Supplied material:
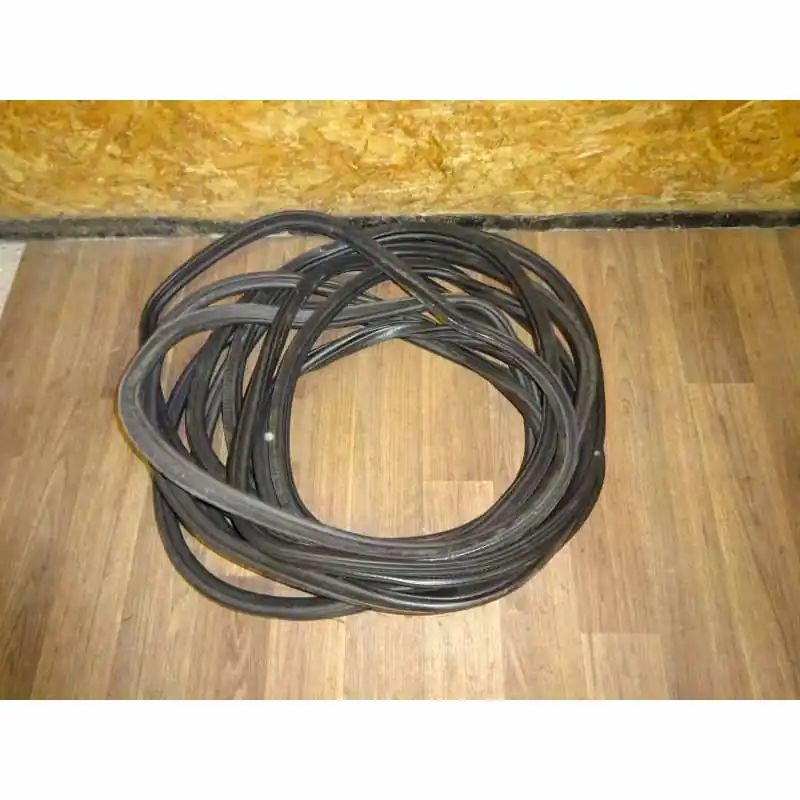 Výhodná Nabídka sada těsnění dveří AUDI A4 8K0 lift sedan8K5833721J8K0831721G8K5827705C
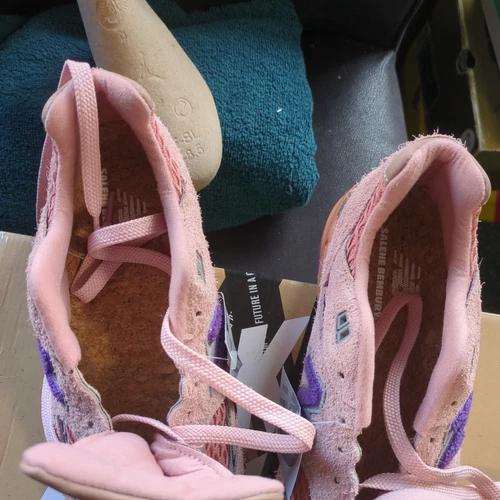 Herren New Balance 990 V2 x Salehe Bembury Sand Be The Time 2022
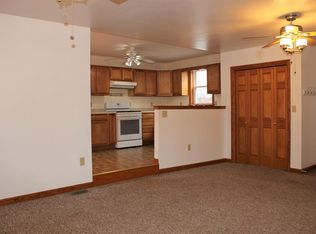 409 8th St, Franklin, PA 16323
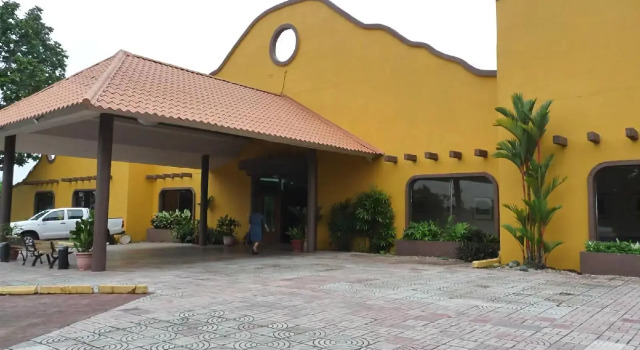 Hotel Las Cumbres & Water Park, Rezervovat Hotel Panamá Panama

==

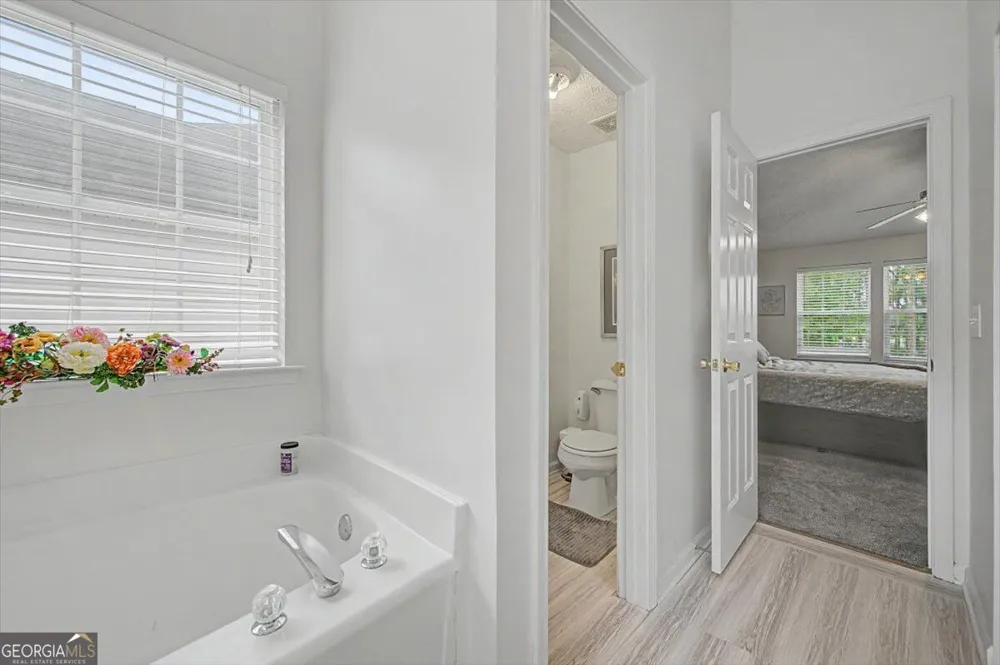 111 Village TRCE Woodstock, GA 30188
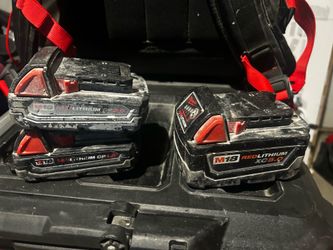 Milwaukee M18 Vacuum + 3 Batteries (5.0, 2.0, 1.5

What to produce: Copy the records again from the line with "111 Village TRCE Woodstock, GA 30188" up to and including the line with "Milwaukee M18 Vacuum", leaving the pictures out.

Exercise response:
 111 Village TRCE Woodstock, GA 30188
 Milwaukee M18 Vacuum + 3 Batteries (5.0, 2.0, 1.5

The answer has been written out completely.